---------- Dataset rows ----------
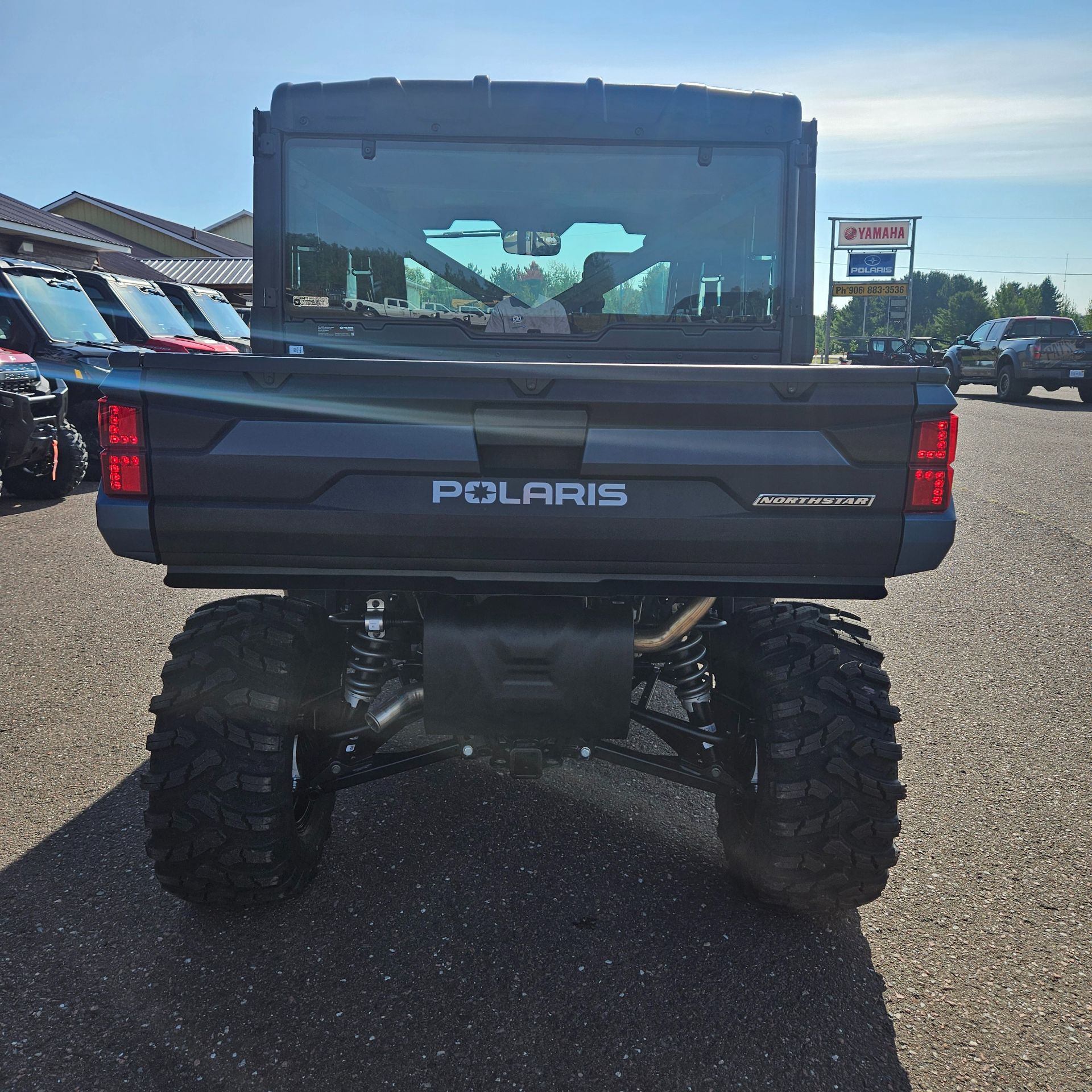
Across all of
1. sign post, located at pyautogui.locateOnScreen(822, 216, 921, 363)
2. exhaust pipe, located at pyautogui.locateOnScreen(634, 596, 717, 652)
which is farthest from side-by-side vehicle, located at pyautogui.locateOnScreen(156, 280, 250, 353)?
sign post, located at pyautogui.locateOnScreen(822, 216, 921, 363)

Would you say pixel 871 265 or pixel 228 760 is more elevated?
pixel 871 265

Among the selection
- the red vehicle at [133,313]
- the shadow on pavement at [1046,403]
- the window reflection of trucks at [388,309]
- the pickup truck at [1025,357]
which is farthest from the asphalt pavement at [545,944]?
the shadow on pavement at [1046,403]

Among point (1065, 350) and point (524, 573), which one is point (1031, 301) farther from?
point (524, 573)

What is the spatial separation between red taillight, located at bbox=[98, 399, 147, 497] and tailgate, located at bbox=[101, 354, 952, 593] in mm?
36

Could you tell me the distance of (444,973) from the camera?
8.99 feet

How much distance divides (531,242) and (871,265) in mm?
70222

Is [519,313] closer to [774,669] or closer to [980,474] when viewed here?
[774,669]

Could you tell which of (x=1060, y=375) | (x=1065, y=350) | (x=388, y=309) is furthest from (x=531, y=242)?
(x=1060, y=375)

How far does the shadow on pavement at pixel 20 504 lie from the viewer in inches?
389

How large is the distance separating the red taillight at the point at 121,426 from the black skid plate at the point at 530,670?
892mm

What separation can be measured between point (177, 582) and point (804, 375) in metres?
1.76

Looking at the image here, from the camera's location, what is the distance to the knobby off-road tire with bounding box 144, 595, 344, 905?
2.77m

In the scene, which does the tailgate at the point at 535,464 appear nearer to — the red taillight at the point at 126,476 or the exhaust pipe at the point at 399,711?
the red taillight at the point at 126,476

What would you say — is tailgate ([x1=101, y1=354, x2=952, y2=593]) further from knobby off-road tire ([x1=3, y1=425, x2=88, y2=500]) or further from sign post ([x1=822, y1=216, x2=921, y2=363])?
sign post ([x1=822, y1=216, x2=921, y2=363])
----------
[Exercise requirements] Skipping the pictures, transcribe each line above exactly as it appears.

[The solution]
Across all of
1. sign post, located at pyautogui.locateOnScreen(822, 216, 921, 363)
2. exhaust pipe, located at pyautogui.locateOnScreen(634, 596, 717, 652)
which is farthest from side-by-side vehicle, located at pyautogui.locateOnScreen(156, 280, 250, 353)?
sign post, located at pyautogui.locateOnScreen(822, 216, 921, 363)

Would you say pixel 871 265 or pixel 228 760 is more elevated?
pixel 871 265

Among the selection
- the red vehicle at [133,313]
- the shadow on pavement at [1046,403]
- the window reflection of trucks at [388,309]
- the pickup truck at [1025,357]
which is farthest from the asphalt pavement at [545,944]?
the shadow on pavement at [1046,403]

Among point (1065, 350) and point (524, 573), which one is point (1031, 301) farther from?
point (524, 573)

What is the spatial separation between red taillight, located at bbox=[98, 399, 147, 497] and tailgate, located at bbox=[101, 354, 952, 593] in mm?
36

Could you tell me the distance of (444,973) from the camera?
8.99 feet

How much distance divides (531,242) and (871,265) in mm?
70222

Is [519,313] closer to [774,669] or closer to [980,474] when viewed here?
[774,669]

Could you tell which of (x=1060, y=375) | (x=1065, y=350) | (x=388, y=309) is furthest from (x=531, y=242)?
(x=1060, y=375)

How far does the shadow on pavement at pixel 20 504 lie from the viewer in inches?
389

How large is the distance separating the red taillight at the point at 121,426 from the black skid plate at the point at 530,670?
892mm

What separation can be measured between point (177, 582) and point (804, 375) in metres?
1.76

Looking at the image here, from the camera's location, what is the distance to the knobby off-road tire with bounding box 144, 595, 344, 905?
2.77m

In the scene, which does the tailgate at the point at 535,464 appear nearer to — the red taillight at the point at 126,476 or the exhaust pipe at the point at 399,711?
the red taillight at the point at 126,476

What would you say — is tailgate ([x1=101, y1=354, x2=952, y2=593]) further from knobby off-road tire ([x1=3, y1=425, x2=88, y2=500]) or further from sign post ([x1=822, y1=216, x2=921, y2=363])?
sign post ([x1=822, y1=216, x2=921, y2=363])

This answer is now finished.